Challenges of game backend, lots of concurrent users, complex interactions between players, persistent world with state mutation (every seconds) running 24/7, single unified game world with no barrier between users.
Elixir, based on Erlang makes things easier to built cluster, distributed messaging and pretty great for stateful servers, using a database to store these states. Furthermore, Elixir is fault tolerant, rapid to develop with a small team, the tool and documentation are present, the learning curve is low.
Concerning the deployment, everything runs in a cluster controlled by Kubernetes (https://kubernetes.io/) and permit to make a fully connected Erlang mesh between nodes. Kubernetes is only used to push the different server working together. As external services, we use load balancer, key-value database (Google Cloud Data-Store https://cloud.google.com/datastore/ with really nice user experience), Log storage/analysis (papertrail https://papertrailapp.com/, useful to analyze stuff), Infrastructure monitoring (datadog https://www.datadoghq.com/), Game analytics data-driven.

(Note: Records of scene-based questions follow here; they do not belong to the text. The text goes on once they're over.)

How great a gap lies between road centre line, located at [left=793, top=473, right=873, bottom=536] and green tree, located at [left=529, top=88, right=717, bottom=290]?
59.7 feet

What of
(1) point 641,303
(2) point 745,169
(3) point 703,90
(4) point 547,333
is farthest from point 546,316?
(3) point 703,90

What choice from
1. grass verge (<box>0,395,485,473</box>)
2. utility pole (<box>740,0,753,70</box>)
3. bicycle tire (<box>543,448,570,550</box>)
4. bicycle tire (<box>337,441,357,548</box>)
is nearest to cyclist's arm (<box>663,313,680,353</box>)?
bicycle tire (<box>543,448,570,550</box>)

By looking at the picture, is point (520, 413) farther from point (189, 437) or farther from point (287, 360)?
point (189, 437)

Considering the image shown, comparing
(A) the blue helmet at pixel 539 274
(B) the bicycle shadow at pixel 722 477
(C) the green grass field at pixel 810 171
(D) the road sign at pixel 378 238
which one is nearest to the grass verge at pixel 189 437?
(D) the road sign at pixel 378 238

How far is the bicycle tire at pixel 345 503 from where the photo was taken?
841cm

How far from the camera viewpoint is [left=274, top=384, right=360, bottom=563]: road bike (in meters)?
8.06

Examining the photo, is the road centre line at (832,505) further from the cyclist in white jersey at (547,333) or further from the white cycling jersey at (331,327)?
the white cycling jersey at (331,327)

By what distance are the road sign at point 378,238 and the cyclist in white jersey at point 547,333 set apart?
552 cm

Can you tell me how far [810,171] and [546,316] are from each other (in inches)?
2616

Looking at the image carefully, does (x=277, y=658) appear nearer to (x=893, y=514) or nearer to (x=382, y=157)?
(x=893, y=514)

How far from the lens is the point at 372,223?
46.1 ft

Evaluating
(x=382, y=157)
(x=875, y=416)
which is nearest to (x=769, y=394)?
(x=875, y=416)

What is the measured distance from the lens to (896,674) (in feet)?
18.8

The game server is one distillery release (https://github.com/bitwalker/distillery), packaged with docker as container and everything is orchestrated with Kubernetes for the deployment and do lot of boring work. The built and the deploy are controlled using Jenkins pipelines.
Connections are made persistent (during the session of the client) using ranch (https://github.com/ninenines/ranch), bidirectional RPC API, all users are also authenticated with the possibility to spawns or resumes session. Most operations have automatic feedback when there is some actions made. If the connection drop, the session can be spawned to another server (because it is actually a distributed application and a connection can be made on another server).
The Game Entities, session module glues the connections and the game world, can resume the connection and implements transactions between players. The player entity is used to store and updates player states. Expedition entity is used for events between guild or players.
GenEntity is an extended version of GenServer (https://hexdocs.pm/elixir/GenServer.html) adding more game logic and less error prone. It permits to discovery with global process registry, can manage Lifecycle management (add new features easily), it is a persistant state into database (and try to store the data until it succeeds), all communication is subscription based one (Each entities can subscribe to each others). Finally, there is more debugging and introspection feature. GenEntity does not have guarantee to be unique, it is possible to have multi same processes running at the same time, if there is writing into database, we can see the duplicate later. There is no guaranty of atomicity when you write to GenEntity processes. This is a same concept than distributed logs, a log can be drop sometime.
Global systems englobe the player-to-player trading, by allowing them to publish items and sale them into the system. Online players can receive item continuously and this entity is fully connect to the cluster.
Clustering helper, use the state of the Kubernetes cluster and try to replicate the state of the Erlang cluster. It keeps tracks of all machine when one is up or down, it sends alerts. Another part of the entities is Ditributed Locks, used to registry process for game entities, it is based on sloppy quorum model and permit to be distributed for high throughput. It gives a pretty good guarantees but it is not perfect. If the cluster split, we keep only the biggest cluster.
How distributed locks work, it grants timed leases to entities, sloppy quorum with three replicas and implement a distributed version of wooga/locker (https://github.com/wooga/locker). A static grid of virtual nodes, it takes the hash of the id, servers compete for ownership based on vnodes, and each nodes are aware of the zone. It is a best-effort consistency without guarantees. The lost entities are overwritten for higher availability, there is a versionning feature to resolve the conflict.
The scaling is simulated with AI clients to see if the system scales (they are using ubuntu). Be careful with the amount of users, for example, the limit of the files/processes, the limit of the logger, the limit to ranch max connection (4k), the DynamoDB (https://aws.amazon.com/dynamodb/) bandwidth... Finally, the disk full (after 12h with 50k connections).
The limit (actually), 420k concurrents connection on 8-nodes with 36 vCPU, 52k connections per nodes, 3GB of memory used per node, and expected to scale further.